- **Parts of the exercise**:
**a)** Answer these questions from the passage on AI and human capital:
(i) What does the passage say is the most fruitful way AI seems to be used?
(ii) Whom does Rothman cite as the originator of the term "human capital"?
(iii) Which book by John D. Mueller does the passage mention?
**b)** Reproduce word for word the part of the passage on AI and human capital that begins with "In a book I" and ends after "vacation to Aruba.".

- **Text extract**:
And in general, the most fruitful way AI is used seems to be as a quasi-intelligent assistant to a human being, not a wholesale replacement. The problem for businesses is that this sort of employee augmentation is much harder to account for.
He points out that if an employee uses AI to become better educated and more capable, that fact does not show up on the firm's balance sheet. Yet it is a form of capital, capital being broadly defined as anything that enables a firm to be productive. Rothman cites economist Theodore Schultz as the originator of the term "human capital," which captures the concept that an employee has value for his or her abilities, which can depreciate or be improved just as physical capital such as factory buildings or machinery can be.
In a book I read recently called Redeeming Economics, John D. Mueller points out that modern economic theory simply cannot account for human capital in a logically consistent way. This constitutes a basic flaw that is still in the process of being remedied. The usual metrics of economics such as GNP (gross national product) treat investments in human capital such as education and training as consumption, the same as if you took your college tuition and blew it on a vacation to Aruba.

Stored data entries
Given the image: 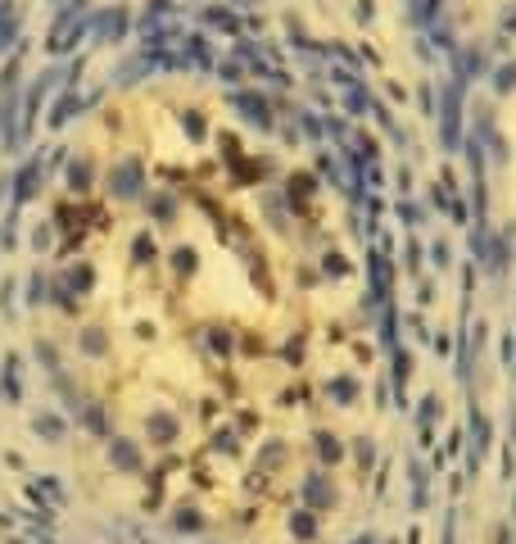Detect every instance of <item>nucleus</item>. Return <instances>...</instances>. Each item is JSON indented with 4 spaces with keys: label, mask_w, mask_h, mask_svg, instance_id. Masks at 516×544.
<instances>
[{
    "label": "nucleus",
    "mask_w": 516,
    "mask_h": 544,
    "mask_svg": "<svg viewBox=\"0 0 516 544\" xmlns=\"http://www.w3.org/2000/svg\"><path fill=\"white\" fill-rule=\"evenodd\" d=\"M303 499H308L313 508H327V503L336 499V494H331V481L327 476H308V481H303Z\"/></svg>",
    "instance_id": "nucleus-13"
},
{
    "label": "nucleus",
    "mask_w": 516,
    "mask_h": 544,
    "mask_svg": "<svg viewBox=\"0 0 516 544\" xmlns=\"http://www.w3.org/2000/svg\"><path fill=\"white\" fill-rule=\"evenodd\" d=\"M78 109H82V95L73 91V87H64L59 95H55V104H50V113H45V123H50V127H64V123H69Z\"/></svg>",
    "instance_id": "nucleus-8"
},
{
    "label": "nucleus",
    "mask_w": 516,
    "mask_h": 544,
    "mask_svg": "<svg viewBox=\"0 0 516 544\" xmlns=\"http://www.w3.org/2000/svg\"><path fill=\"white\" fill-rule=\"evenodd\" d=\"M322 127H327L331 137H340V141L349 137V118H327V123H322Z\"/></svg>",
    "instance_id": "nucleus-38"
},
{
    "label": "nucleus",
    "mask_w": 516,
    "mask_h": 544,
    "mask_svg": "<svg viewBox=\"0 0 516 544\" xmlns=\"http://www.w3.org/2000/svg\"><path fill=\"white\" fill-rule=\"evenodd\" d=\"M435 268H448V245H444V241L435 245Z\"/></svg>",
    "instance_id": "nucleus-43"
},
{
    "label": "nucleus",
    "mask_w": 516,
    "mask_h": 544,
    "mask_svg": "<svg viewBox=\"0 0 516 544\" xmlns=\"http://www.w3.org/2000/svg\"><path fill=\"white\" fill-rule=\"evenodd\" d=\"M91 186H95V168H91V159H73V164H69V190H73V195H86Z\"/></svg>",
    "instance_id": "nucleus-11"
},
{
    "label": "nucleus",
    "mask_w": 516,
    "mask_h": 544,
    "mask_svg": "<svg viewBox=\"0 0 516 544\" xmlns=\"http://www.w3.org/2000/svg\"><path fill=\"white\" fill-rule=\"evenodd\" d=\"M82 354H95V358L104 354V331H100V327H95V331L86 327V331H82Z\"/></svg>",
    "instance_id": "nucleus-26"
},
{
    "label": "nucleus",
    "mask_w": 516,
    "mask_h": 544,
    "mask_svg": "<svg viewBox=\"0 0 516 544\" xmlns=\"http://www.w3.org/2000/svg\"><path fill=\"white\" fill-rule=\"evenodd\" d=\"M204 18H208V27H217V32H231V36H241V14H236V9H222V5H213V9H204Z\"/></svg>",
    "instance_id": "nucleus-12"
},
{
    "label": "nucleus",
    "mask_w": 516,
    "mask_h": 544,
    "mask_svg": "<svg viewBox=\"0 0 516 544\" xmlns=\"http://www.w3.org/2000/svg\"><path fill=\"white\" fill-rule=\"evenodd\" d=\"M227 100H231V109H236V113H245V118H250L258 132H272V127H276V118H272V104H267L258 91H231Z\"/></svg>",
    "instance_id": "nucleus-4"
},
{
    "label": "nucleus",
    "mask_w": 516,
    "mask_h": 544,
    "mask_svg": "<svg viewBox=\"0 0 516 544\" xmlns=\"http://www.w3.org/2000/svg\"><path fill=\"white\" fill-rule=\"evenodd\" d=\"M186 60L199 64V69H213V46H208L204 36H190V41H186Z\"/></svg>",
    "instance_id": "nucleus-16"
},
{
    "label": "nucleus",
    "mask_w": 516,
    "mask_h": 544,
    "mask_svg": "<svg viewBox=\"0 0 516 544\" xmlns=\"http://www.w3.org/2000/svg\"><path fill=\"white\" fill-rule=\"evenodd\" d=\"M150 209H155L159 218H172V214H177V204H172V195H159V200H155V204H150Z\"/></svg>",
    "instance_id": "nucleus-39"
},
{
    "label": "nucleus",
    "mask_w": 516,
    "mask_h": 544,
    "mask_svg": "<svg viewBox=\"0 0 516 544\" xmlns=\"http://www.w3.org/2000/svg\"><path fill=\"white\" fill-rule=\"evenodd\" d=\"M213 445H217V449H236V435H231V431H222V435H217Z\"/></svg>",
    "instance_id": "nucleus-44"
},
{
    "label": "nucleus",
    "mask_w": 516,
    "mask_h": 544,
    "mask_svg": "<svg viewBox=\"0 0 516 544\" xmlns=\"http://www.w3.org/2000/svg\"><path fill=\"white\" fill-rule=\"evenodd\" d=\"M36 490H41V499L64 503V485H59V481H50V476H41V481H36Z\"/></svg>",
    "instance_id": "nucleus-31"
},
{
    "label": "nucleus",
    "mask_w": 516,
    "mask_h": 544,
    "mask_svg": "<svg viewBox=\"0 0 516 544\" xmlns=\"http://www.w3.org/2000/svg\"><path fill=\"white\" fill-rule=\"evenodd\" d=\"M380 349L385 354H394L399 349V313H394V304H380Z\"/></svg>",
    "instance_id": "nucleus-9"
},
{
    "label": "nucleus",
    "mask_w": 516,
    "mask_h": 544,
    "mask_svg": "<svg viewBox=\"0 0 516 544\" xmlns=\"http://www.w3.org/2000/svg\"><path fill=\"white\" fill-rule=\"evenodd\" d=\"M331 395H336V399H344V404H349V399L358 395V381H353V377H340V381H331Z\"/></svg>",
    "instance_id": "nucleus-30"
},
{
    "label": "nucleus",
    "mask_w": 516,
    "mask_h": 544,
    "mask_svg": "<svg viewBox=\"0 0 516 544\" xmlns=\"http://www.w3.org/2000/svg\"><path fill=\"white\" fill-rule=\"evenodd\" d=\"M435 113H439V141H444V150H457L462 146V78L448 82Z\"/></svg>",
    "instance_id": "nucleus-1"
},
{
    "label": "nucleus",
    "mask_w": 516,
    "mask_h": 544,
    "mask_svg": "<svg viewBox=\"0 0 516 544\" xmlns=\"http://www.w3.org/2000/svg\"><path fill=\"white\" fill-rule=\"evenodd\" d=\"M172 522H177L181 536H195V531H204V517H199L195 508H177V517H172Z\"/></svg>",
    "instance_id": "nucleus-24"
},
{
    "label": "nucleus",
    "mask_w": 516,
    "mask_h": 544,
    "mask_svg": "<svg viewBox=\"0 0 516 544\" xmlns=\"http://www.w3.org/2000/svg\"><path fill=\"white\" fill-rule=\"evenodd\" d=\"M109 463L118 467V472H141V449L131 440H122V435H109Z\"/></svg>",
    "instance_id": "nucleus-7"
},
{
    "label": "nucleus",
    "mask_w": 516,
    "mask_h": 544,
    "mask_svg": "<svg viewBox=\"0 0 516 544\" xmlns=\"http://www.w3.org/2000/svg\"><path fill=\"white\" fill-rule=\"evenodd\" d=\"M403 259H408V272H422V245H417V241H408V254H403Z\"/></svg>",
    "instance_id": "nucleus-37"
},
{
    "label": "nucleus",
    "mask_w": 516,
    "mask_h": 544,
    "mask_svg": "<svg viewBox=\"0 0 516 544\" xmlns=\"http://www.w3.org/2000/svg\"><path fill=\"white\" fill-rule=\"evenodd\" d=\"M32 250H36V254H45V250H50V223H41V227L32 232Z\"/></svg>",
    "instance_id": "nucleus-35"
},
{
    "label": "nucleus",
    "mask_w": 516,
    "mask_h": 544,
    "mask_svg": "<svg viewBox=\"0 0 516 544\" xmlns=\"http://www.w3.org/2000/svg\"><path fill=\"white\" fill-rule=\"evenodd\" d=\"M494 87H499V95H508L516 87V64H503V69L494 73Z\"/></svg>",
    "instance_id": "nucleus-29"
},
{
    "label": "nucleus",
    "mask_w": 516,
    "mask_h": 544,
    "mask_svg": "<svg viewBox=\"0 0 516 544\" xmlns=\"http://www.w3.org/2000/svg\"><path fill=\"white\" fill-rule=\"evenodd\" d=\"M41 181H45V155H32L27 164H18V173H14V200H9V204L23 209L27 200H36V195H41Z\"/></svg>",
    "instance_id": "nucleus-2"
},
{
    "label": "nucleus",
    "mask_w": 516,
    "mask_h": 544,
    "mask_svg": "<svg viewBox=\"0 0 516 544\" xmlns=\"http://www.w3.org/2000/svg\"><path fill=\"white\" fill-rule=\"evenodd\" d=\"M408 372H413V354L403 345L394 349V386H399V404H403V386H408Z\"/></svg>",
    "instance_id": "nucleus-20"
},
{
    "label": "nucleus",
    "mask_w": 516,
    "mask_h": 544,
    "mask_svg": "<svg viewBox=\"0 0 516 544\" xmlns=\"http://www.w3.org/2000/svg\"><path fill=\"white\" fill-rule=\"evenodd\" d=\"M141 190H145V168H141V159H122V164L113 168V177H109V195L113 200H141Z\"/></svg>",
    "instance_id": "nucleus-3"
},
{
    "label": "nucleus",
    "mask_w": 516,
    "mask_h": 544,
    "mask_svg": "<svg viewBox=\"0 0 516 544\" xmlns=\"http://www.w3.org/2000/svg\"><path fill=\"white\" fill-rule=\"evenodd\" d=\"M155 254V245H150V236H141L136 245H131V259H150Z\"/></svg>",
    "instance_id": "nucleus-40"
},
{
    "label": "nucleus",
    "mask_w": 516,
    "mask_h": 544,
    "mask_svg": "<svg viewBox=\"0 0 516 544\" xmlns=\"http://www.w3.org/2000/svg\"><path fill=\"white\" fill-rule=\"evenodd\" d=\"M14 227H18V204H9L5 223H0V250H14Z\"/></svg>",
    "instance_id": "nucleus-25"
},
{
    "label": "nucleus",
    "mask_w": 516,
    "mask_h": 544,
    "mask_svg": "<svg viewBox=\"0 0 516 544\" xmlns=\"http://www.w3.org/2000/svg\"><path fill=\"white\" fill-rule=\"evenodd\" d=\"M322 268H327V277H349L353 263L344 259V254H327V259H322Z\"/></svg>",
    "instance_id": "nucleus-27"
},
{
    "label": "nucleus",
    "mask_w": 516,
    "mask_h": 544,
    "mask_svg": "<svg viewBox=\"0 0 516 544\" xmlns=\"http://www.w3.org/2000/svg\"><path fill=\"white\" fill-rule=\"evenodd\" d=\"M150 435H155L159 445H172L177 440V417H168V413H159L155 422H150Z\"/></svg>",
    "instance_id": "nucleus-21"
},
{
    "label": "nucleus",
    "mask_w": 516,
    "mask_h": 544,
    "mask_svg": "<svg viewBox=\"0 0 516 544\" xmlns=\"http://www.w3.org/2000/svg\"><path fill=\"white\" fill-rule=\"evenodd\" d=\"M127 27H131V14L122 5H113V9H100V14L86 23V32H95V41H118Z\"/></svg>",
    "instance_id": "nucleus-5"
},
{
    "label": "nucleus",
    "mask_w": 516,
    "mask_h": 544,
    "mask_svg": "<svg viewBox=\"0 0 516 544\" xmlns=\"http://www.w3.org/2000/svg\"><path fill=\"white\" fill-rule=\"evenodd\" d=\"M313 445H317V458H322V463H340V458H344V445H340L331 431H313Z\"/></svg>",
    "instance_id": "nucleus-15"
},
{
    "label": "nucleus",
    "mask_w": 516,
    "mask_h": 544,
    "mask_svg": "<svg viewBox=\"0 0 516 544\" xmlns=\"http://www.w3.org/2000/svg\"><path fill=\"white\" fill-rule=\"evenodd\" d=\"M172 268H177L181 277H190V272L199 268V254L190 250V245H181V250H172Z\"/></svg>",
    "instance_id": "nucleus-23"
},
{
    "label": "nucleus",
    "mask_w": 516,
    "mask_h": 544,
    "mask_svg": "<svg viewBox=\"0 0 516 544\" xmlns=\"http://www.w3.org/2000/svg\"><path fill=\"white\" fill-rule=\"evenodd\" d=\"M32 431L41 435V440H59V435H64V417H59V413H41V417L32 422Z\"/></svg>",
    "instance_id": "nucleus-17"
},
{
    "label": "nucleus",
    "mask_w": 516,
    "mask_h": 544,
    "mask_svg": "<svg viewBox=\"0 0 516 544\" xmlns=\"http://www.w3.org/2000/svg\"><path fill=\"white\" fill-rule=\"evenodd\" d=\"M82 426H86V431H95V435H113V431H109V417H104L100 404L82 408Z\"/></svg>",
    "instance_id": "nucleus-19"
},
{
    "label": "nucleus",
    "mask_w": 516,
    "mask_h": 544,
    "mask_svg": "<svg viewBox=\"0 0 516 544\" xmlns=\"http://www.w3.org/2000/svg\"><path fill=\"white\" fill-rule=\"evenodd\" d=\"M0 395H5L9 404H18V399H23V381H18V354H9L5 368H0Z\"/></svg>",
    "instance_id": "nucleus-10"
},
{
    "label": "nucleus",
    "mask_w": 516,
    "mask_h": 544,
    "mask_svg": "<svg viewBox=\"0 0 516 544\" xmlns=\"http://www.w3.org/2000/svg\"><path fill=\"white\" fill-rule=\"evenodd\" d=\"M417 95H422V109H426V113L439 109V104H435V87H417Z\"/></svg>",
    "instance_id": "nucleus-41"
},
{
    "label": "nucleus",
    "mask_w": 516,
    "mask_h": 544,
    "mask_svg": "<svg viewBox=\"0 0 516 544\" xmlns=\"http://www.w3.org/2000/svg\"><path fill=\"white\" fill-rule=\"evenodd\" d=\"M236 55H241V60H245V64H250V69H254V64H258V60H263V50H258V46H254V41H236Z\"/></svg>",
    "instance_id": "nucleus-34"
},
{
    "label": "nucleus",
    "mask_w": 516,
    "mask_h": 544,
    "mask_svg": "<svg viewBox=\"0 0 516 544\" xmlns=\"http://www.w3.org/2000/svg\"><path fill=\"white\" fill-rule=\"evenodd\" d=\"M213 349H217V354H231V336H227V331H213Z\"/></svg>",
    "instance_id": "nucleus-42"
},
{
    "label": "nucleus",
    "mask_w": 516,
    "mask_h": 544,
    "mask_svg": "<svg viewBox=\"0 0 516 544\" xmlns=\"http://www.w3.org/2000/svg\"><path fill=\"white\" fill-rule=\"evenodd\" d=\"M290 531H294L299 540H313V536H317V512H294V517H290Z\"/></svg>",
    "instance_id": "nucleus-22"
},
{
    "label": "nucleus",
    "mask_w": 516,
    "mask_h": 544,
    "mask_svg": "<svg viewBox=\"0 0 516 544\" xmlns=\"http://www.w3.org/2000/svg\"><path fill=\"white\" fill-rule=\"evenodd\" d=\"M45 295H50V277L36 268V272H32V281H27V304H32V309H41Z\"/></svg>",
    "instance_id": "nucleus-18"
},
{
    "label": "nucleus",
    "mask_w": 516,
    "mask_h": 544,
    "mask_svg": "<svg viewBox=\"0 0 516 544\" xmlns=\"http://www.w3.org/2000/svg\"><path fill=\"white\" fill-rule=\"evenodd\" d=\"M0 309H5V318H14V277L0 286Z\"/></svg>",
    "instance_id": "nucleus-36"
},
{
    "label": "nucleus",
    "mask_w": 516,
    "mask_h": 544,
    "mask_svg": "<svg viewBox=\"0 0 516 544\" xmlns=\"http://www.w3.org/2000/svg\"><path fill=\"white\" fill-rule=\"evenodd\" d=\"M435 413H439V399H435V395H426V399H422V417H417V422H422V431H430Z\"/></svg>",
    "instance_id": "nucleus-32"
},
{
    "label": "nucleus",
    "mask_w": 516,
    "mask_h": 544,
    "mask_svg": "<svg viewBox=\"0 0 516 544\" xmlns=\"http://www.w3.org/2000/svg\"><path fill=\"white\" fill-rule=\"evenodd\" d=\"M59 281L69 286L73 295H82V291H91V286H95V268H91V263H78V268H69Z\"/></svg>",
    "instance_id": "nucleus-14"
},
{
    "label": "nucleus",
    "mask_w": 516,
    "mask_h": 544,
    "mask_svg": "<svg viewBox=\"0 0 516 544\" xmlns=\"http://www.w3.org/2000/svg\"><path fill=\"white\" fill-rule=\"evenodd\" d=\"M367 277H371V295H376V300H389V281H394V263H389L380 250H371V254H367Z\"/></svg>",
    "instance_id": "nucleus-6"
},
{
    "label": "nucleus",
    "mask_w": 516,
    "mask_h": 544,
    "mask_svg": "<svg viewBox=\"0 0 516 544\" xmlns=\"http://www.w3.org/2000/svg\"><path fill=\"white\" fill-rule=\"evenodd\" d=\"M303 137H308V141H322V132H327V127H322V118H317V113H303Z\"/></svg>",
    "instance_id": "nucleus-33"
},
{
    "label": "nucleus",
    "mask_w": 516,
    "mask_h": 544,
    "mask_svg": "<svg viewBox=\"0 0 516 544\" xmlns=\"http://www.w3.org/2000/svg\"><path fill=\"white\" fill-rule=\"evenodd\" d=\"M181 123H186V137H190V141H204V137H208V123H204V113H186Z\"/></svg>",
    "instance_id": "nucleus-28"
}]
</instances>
--
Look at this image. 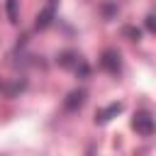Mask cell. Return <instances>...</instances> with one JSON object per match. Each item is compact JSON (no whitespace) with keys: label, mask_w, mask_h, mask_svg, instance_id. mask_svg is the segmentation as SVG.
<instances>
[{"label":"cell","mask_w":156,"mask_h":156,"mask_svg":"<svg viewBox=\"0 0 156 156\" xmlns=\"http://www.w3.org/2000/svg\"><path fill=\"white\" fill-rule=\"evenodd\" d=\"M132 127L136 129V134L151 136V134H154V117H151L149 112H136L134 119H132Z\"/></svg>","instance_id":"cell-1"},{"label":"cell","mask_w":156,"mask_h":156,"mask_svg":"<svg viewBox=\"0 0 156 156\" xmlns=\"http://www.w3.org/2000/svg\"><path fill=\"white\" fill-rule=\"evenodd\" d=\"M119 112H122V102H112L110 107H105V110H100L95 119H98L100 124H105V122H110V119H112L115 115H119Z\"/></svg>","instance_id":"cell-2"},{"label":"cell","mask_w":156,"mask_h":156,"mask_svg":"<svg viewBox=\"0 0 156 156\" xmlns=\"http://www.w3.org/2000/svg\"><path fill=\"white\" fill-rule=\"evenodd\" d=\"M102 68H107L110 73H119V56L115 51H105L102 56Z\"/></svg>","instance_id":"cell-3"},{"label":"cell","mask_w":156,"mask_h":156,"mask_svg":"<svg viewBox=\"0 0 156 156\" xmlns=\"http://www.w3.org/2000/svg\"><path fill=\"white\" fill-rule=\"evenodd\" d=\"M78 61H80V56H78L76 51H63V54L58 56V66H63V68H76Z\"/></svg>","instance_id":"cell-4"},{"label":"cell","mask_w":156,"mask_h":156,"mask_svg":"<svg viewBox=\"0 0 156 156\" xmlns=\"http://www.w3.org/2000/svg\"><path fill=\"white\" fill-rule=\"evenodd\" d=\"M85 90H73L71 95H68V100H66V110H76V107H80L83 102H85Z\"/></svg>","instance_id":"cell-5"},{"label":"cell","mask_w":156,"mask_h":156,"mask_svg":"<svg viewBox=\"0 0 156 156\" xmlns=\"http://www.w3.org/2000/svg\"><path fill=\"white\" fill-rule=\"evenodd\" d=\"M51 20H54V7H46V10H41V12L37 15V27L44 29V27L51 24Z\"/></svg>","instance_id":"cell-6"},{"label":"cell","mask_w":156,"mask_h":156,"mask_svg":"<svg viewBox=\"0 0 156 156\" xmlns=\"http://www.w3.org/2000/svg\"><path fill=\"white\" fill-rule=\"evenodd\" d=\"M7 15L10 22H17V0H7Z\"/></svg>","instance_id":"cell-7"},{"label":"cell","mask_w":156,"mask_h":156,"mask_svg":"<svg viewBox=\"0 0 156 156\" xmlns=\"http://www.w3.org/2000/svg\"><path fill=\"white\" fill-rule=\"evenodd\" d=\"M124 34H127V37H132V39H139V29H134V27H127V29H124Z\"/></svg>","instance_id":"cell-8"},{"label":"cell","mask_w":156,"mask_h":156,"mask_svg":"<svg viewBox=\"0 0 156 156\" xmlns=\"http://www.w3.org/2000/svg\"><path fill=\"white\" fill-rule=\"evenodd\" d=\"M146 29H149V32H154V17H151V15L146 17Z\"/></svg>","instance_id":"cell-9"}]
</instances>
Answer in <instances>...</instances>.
--
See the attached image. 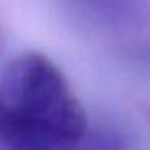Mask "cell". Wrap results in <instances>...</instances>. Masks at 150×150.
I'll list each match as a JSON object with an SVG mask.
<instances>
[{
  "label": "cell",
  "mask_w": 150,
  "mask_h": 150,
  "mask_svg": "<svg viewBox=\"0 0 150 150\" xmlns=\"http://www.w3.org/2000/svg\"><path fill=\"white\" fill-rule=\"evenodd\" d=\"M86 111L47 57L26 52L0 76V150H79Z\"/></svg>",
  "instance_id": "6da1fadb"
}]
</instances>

- **Answers by task**:
**a)**
(i) As a quasi-intelligent assistant to a human being, not a wholesale replacement.
(ii) Economist Theodore Schultz.
(iii) Redeeming Economics.

**b)**
In a book I read recently called Redeeming Economics, John D. Mueller points out that modern economic theory simply cannot account for human capital in a logically consistent way. This constitutes a basic flaw that is still in the process of being remedied. The usual metrics of economics such as GNP (gross national product) treat investments in human capital such as education and training as consumption, the same as if you took your college tuition and blew it on a vacation to Aruba.